I saved the clear goblets and the 1950’s glasses and bowls with lace and gold enhancements, a wedding gift to my parents. I dumped out the salt and pepper in the leaded etched glass salt and pepper shakers from my great grandmother. I looked at the pink square Teleflora vase and thought, I don’t need this.
On my way out of town I donated a box of stuff by leaving it in front of the Church Mouse thrift store, which wouldn’t open until noon.
Ten days later I got a text from my younger sis. Mom wants the square vase back.
Sheeeee-it.
I haven’t seen a square vase, I texted back.
Oh yes, I had seen it and had even been to that same thrift store a week later. The chipped cookie jar had been there on the main table.
She really wants it back. It’s from her sister, my sister texted.

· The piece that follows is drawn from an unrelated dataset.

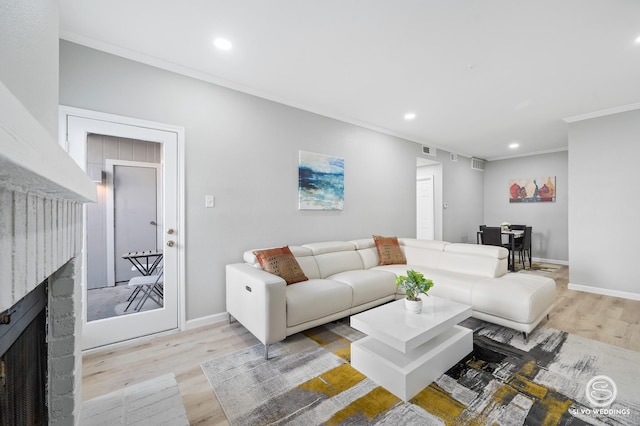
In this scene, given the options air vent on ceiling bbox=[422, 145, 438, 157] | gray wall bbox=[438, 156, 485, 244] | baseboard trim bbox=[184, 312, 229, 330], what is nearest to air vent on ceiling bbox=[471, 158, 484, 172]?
gray wall bbox=[438, 156, 485, 244]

Of all the things that, to me, had no value, it was that Teleflora vase. I stuck to my story that I hadn’t seen it, not wanting to make my mother more upset. Some other things were missing from her moving boxes – her Lladro porcelain musician figurines, and two Barbie dolls, one from the 60’s.
As luck would have it, my oldest child was flying into Monterey to speak at a conference. I wanted to see her since she lives back East. We set up a lunch date, and I had a reason to visit my beach town.
Yesterday I arrived here and went to the Church Mouse thrift store after it opened. There on the main table was the pink square vase with a price tag of $3.00.
I told the volunteer behind the counter my story.
“Just take it,” she said.
“No, it is worth $3.00 to get it back,” I said. “It’s a miracle it’s still here.”
I texted my sister. Found the vase!
It wasn’t a complete lie. I did find it (where I’d left it) for sale at the Church Mouse.
Couldda Wouldda Didda
I bought it back.
My sister (or my aunt) might read this post. If she does, I do hope she will have the good sense not to tell our mother.